Dicus and Kazemi view scans of Dicus' back prior to surgery.

Dicus and Kazemi view scans of Dicus’ back prior to surgery.

“I kept searching,” Dicus said. “I knew there had to be a better way to get rid of this pain.”

Frank had been active his whole life in sports and other physical activities and was still working, even at the age of 80. However in the last several years he had been plagued by persistent low back and leg pain. His previous surgeries included the insertion of multiple screws and rods that provided temporary relief.  But eventually, the pain always returned.

“He was in a lot of pain,” Judy Dicus, Frank’s wife, said. “He couldn’t do much walking without having to sit down, he couldn’t do the yard work and he was anxious to get back to work.”

Dicus found hope in Noojan Kazemi, M.D., an assistant professor in the Department of Neurosurgery in the UAMS College of Medicine and a specialist spine and nerve surgeon.

After carefully reviewing his x-rays and MRI scans, “there was evidence of significant scar tissue, nerve pinching and muscle bulges” said Kazemi.

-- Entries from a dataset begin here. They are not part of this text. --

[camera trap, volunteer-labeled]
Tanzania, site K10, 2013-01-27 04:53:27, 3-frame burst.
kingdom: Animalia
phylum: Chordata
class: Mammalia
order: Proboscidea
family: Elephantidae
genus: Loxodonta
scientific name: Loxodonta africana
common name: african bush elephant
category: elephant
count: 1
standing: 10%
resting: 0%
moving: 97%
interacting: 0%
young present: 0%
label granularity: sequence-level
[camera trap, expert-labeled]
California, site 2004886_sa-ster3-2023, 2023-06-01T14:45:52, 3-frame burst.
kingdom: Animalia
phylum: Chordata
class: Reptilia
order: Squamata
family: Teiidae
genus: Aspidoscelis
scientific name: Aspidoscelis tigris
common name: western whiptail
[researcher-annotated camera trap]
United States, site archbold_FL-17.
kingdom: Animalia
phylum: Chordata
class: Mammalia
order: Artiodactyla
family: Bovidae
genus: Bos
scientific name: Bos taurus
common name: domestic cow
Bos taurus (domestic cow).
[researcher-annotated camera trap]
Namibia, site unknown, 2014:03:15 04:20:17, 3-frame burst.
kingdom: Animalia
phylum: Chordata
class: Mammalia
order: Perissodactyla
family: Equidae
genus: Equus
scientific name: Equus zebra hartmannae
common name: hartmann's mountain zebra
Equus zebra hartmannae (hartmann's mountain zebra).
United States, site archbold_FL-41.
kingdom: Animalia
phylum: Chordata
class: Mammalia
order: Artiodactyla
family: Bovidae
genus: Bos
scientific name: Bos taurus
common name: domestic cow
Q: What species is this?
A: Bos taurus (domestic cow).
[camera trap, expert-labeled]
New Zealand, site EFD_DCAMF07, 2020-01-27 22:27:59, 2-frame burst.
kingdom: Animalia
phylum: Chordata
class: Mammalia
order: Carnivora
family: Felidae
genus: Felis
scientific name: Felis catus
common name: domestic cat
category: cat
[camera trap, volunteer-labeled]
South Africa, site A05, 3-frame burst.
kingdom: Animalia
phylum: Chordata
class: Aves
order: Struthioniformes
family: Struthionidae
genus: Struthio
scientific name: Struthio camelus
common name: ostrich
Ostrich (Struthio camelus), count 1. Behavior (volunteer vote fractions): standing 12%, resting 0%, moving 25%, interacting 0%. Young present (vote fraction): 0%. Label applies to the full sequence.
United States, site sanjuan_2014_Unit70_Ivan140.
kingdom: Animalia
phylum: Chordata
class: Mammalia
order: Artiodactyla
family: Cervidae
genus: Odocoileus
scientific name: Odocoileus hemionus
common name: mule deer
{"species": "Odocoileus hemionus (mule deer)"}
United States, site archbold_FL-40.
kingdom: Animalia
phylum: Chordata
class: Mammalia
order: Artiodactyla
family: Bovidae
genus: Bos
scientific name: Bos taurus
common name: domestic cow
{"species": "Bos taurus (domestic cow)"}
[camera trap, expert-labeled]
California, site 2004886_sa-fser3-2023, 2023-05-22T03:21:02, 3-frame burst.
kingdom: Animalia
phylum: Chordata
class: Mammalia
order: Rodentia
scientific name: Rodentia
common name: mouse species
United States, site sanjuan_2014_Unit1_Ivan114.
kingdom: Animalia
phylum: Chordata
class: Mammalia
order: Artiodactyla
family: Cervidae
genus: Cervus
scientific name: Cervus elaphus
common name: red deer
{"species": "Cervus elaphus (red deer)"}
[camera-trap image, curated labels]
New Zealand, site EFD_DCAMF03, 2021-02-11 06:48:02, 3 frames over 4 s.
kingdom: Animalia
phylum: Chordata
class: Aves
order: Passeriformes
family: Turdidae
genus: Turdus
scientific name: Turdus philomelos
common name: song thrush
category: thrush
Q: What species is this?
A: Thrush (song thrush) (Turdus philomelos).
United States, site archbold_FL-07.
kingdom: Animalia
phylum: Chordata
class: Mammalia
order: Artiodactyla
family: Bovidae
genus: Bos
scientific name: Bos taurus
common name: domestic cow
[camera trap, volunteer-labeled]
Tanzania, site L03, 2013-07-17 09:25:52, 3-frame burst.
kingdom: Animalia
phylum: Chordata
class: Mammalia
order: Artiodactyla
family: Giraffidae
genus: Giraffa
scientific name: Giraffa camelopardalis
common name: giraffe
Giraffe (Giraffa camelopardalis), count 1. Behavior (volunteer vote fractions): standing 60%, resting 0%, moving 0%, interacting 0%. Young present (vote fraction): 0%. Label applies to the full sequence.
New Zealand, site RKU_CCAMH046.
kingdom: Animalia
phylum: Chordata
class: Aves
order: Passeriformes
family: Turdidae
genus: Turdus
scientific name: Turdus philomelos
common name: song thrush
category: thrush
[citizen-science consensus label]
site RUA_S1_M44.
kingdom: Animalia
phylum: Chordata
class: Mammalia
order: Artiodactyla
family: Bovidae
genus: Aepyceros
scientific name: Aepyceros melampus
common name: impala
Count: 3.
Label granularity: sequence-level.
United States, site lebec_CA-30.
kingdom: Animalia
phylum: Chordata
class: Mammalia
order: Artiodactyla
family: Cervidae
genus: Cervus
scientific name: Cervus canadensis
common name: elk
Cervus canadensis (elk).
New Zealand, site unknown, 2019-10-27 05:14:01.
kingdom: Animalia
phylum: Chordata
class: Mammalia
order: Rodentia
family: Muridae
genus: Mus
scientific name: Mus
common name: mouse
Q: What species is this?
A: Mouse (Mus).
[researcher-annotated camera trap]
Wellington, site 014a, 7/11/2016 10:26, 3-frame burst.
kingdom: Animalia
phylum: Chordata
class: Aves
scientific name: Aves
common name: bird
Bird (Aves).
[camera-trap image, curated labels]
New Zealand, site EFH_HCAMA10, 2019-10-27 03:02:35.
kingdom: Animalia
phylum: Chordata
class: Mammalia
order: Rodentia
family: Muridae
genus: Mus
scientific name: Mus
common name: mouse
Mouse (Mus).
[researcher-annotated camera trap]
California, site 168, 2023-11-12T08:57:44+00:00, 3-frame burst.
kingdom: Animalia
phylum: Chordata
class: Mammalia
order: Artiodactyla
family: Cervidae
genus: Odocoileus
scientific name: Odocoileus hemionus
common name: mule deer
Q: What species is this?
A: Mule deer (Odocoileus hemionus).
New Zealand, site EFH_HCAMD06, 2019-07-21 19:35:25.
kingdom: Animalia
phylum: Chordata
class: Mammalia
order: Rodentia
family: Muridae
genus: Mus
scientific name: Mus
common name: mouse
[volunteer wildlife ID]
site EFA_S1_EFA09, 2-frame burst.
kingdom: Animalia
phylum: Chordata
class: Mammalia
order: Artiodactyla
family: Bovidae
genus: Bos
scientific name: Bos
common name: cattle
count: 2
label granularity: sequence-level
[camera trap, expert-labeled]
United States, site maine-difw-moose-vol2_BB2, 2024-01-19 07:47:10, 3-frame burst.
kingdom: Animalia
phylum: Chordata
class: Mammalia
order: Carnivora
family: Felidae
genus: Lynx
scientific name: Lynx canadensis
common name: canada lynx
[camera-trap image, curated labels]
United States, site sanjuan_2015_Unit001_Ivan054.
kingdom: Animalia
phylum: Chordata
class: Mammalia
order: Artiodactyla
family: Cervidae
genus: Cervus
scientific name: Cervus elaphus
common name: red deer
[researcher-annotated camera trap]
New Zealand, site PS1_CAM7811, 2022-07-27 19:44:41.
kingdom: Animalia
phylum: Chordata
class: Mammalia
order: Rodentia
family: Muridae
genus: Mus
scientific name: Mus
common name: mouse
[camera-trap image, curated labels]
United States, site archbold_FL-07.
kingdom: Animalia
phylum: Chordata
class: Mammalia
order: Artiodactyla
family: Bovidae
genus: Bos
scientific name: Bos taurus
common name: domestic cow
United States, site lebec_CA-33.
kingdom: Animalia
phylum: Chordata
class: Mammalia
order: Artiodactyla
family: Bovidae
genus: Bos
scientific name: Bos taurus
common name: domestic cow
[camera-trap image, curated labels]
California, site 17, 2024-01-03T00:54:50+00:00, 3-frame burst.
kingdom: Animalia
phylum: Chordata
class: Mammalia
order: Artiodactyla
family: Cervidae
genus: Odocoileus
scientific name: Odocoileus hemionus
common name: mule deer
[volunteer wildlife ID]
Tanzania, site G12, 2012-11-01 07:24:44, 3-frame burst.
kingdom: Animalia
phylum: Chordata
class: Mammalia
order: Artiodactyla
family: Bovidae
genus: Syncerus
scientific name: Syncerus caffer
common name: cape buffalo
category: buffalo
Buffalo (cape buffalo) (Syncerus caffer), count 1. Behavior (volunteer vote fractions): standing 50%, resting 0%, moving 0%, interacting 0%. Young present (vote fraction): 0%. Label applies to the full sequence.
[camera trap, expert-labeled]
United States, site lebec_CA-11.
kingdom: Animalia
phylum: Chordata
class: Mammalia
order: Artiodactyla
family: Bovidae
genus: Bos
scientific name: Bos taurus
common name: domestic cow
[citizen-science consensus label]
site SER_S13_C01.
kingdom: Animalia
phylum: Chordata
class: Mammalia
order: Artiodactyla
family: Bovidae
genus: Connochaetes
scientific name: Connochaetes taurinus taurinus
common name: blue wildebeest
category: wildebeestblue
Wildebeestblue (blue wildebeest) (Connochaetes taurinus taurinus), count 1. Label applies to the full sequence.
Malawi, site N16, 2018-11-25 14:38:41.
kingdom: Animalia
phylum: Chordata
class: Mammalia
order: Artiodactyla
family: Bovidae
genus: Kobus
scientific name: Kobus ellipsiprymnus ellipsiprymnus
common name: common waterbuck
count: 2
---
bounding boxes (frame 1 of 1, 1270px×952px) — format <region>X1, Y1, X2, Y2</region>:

“Frank had this course of procedures on his lumbar spine, which left him, obviously, kind of shy and hesitant to have spine surgery again,” Kazemi said. “He came to us with

pain. Instead of going through the same scar tissue and digging through scarred muscle, we decided to address the issue through a minimally invasive, lateral technique.”

Kazemi explains the lateral procedure technique he performed on Dicus.

Kazemi explains the lateral procedure technique he performed on Dicus.

Kazemi is one of only a few doctors in the state to offer the procedure, which allows doctors to enter from the patient’s side, instead of the traditional way through the back. This way, the surgery avoids splitting and dissecting through the very large muscles in the back – all of which can cause significant pain for the patient, increasing the hospital stay and delaying recovery.  Kazemi started the procedure last year after being recruited to UAMS and has now performed it more than 30 times.

“Essentially, through a very small incision and then through a small tube, we’re able to come down and access the spine in a minimally invasive fashion,” Kazemi said. “Then, we perform what we need to on the spine that way.”

Dicus said he experienced no pain the day after the procedure and was released to go home.

Now, a couple months removed from what he hopes is his final back surgery, Dicus is back to work and doing things around the house.

“I’m doing everything I couldn’t do before,” he said. “I feel great.”

For Dicus, that includes getting back into shape to participate in the Arkansas Senior Olympics.